* [What the task asks] Please pull out every line of the entries below that contains the string "terms" and copy each one unchanged. Match case exactly.

— Start of Supplied records —

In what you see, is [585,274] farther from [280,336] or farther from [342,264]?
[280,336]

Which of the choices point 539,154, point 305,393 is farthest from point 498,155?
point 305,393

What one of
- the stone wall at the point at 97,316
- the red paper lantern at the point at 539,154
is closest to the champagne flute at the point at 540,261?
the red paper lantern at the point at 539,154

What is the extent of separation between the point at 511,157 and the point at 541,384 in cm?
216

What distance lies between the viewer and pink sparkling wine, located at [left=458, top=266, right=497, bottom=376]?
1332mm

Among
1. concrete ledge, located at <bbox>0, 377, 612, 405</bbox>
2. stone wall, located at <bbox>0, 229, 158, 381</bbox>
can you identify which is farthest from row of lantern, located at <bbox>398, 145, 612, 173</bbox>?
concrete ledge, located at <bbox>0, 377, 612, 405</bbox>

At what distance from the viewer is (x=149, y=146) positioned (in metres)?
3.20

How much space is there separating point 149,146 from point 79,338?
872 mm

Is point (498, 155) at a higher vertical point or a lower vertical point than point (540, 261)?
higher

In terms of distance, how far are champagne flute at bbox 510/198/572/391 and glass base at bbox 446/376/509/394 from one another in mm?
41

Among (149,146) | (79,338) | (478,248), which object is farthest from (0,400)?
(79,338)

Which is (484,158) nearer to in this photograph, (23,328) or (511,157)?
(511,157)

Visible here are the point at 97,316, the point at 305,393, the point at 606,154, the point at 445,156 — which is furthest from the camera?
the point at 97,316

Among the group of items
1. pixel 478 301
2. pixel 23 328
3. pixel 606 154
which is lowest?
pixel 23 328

— End of Supplied records —
— Start of Supplied records —

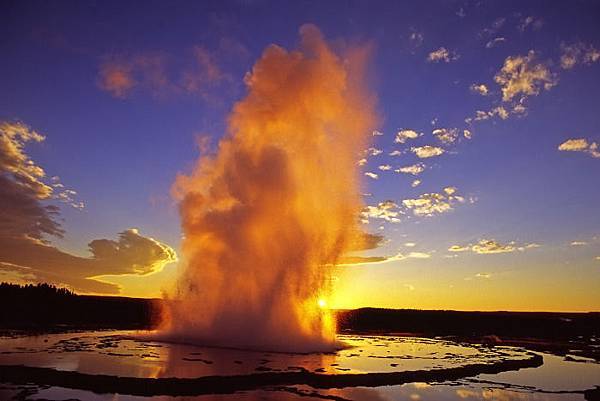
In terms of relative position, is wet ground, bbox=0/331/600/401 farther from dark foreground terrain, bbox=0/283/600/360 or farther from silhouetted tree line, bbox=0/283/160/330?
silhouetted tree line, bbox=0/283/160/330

— End of Supplied records —

* [The output]
In terms of distance, how far are champagne flute at bbox 510/198/572/391 and glass base at bbox 446/376/509/394 from one another in mm?
In terms of relative position, is wet ground, bbox=0/331/600/401 farther from dark foreground terrain, bbox=0/283/600/360 or farther from silhouetted tree line, bbox=0/283/160/330?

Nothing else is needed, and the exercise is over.